O.C.G.A. § 34-9-104(b) allows a claimant to seek additional workers’ compensation benefits because of a change in condition, provided that not more than two years have elapsed since the date the last payment of income benefits was actually made. Once an employer ends the payment of TTD, the employee must file a claim for additional benefits within two years of the cessation date. A payment is “actually made” when it is mailed to the recipient. (We note that there are other statutes of limitation addressing all-issues claims, as well as timelines for when notice must be given, or how long can pass before a hearing must be held on a claim, though these were not at issue in this particular claim.)
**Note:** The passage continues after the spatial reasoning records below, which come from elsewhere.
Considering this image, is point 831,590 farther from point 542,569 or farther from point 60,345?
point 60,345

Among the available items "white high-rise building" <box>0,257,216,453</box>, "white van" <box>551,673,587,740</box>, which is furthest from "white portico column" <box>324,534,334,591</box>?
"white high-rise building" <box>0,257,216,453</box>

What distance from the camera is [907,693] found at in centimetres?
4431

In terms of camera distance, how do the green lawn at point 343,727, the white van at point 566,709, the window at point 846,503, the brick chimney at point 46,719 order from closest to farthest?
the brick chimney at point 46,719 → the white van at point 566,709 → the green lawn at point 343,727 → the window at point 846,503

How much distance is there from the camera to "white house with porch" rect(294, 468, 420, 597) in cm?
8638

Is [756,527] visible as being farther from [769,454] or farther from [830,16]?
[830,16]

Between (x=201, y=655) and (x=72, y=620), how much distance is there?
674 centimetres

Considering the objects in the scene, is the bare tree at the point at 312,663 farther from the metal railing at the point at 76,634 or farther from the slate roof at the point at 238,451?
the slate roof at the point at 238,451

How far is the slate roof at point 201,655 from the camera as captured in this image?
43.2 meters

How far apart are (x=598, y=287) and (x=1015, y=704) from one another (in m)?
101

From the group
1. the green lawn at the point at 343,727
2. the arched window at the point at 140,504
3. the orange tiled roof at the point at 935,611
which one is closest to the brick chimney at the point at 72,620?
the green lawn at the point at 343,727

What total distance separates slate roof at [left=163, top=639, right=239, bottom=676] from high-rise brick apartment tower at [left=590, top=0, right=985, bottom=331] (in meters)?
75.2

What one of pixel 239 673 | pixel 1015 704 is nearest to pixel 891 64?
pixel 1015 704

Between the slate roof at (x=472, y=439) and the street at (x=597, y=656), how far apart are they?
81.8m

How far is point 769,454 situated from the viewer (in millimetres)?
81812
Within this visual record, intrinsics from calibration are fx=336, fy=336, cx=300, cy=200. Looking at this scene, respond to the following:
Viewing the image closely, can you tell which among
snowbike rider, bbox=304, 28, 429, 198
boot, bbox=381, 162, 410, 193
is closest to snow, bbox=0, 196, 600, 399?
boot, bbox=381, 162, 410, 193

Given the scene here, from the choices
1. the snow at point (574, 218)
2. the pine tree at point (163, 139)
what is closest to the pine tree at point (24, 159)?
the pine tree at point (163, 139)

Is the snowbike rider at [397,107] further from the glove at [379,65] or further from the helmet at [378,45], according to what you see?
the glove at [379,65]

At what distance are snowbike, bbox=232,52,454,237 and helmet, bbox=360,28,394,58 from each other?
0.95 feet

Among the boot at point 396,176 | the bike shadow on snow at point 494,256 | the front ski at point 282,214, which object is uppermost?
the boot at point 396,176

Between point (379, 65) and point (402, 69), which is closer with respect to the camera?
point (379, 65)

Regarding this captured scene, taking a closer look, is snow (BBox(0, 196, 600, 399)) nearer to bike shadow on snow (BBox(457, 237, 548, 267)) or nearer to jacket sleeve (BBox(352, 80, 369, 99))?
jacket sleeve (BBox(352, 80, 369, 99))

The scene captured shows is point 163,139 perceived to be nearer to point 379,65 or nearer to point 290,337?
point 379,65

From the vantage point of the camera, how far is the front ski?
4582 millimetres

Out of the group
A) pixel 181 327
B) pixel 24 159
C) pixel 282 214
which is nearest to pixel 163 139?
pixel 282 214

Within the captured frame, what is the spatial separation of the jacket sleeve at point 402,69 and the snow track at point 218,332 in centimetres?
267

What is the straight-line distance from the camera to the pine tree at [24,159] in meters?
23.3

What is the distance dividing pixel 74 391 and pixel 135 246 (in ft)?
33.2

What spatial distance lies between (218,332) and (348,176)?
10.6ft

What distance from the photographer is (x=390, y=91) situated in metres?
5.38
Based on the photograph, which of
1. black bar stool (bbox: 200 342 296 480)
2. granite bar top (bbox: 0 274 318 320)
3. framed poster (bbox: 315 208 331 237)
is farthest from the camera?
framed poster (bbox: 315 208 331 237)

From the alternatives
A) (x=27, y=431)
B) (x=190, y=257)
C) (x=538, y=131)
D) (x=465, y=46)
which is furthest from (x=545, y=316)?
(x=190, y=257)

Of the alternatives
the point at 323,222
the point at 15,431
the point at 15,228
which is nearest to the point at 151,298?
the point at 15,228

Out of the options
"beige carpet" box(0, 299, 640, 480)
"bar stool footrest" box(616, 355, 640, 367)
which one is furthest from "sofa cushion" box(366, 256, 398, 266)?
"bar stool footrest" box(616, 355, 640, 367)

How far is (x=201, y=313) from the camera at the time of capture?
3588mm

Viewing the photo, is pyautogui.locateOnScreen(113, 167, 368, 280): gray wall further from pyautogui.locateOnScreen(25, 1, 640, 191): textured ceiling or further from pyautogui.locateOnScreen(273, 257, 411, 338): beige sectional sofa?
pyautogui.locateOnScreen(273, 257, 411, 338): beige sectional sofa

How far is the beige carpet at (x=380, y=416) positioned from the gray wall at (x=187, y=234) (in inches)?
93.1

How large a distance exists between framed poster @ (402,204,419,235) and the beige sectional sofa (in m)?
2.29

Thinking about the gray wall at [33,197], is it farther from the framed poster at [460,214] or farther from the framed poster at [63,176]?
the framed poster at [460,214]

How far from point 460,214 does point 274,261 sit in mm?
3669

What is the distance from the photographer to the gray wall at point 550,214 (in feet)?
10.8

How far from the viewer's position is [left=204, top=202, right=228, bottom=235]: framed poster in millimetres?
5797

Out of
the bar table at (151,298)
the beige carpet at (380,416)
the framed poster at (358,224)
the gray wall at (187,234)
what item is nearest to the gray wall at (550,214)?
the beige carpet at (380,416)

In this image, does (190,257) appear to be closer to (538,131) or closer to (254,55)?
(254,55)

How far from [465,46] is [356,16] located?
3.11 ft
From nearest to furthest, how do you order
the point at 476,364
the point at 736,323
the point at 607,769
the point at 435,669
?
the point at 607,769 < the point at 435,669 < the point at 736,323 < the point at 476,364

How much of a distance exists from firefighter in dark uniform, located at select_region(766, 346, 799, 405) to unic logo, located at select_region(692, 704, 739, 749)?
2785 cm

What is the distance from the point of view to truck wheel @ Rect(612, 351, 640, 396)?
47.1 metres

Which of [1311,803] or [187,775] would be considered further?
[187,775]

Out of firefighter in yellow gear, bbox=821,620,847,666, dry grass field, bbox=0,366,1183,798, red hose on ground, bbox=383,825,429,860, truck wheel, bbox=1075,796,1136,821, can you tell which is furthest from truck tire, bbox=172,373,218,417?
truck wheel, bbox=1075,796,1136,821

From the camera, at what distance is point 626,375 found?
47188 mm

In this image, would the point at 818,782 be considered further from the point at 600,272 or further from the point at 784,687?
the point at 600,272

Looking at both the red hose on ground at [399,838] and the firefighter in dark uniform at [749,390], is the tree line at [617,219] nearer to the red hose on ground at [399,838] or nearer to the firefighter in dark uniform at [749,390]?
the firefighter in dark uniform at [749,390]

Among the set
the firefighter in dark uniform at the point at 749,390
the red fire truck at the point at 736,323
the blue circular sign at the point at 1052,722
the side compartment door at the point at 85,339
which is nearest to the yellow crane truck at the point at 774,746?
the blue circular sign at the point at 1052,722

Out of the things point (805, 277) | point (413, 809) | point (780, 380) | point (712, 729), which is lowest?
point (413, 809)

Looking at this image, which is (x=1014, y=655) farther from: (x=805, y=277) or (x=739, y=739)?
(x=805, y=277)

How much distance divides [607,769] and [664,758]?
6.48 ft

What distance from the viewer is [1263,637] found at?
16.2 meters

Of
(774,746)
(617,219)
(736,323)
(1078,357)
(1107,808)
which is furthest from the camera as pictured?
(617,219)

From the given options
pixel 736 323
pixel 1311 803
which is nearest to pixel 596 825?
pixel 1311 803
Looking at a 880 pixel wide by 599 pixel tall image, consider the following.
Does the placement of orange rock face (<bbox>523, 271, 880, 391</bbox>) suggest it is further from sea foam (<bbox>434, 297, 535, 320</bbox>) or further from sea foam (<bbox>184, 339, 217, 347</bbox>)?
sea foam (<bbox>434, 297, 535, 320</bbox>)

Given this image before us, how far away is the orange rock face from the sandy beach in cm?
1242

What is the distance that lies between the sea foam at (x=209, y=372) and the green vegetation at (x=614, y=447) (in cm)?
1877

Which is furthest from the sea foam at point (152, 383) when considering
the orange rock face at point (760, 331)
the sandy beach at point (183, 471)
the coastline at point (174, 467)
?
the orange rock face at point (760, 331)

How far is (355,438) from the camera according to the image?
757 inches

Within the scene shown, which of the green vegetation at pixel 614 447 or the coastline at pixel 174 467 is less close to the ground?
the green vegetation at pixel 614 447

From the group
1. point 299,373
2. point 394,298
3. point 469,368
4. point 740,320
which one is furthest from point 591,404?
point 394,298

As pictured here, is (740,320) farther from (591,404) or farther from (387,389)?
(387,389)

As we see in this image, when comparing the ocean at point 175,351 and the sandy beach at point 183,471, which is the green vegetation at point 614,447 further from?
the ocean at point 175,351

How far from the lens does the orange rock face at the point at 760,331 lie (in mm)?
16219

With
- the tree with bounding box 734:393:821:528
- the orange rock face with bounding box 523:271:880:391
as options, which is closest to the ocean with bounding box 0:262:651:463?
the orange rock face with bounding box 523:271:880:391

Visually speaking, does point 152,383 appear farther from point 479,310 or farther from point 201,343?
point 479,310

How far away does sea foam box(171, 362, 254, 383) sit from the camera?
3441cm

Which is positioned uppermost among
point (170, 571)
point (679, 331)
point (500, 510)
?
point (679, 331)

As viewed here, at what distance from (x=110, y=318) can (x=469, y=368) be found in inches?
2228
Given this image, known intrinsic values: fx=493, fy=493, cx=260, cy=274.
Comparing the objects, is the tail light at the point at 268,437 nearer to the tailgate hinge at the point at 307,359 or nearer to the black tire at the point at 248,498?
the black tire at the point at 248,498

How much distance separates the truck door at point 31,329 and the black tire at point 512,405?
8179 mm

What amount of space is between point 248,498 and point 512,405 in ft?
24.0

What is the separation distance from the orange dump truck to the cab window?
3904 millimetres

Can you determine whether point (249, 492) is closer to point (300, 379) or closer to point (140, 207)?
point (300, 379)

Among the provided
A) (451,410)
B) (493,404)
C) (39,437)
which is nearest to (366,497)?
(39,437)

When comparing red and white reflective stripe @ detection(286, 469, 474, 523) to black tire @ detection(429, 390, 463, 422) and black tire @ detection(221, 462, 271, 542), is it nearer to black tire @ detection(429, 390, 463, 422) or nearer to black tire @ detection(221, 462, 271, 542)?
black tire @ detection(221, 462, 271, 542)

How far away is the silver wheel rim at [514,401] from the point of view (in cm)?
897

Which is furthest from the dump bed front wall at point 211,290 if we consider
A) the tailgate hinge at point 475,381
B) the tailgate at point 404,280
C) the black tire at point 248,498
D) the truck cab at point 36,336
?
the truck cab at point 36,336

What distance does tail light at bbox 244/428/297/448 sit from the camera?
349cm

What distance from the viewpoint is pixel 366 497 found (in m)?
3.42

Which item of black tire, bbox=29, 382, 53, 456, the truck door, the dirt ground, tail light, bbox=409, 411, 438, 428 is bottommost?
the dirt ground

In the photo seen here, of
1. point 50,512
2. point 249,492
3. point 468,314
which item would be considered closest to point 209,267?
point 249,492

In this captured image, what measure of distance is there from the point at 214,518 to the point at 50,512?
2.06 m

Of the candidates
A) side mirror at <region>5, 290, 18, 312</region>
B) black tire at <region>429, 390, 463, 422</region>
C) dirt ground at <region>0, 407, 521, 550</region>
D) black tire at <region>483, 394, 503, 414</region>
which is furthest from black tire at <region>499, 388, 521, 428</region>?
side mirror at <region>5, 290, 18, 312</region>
In Paguia it was held that there was insufficient evidence presented to determine when the last check was mailed, other than some time after November 14, 2016. The Court held that Sunbelt did not carry its burden of proving the SOL defense. There was evidence that the claims adjuster completed a claims payment authorization form for the claimant on November 14, 2016, that a check was printed, and that it was picked up for mailing, but no evidence was presented about the time that elapsed between the various steps. Sunbelt contended that it was likely mailed the next day, November 15, 2016, but presented no evidence that a one-day interval between the completion of the form and the mailing of the check was part of the insurer’s routine practice. There was no dispute in the evidence about when the request for a catastrophic designation was filed (Nov. 20, 2018), so if the employer/insurer had been able to establish that the check was mailed before November 20, 2016, they could have taken advantage of this defense.
The claimant also raised an argument against the mailbox rule from Lane v. Williams Plant Svcs., 330 Ga. App. 416 (2014). The Court in Lane held that a payment is “actually made” under O.C.G.A. § 34-9-104(b) when it is mailed to the recipient. She argued that Lane’s interpretation of the statute renders it unconstitutional because it deprives claimants of due process, and also that it grants the employer control over the statute of limitation since it only begins to run when the employer has mailed the last payment of benefits. The Court acknowledged that “there is no way for an employee to ascertain with certainty when a payment was mailed.” The uncertainty practically invites litigation. The Court pointed out that the rule is subject to manipulation, as the employer can, as here, combine two payments and thereby shorten the limitation period by a week. Despite the judicial hand-wringing over the practical difficulties created by Lane, the Court declined to overrule or change it, as doing so was not necessary for them to find in Ms. Paguia’s favor. They only needed to find that the Employer had failed to meet its burden under Lane and O.C.G.A. § 34-9-104(b). According to the Court, the issues raised by the Lane decision are policy issues, and they invited the state legislature to address it.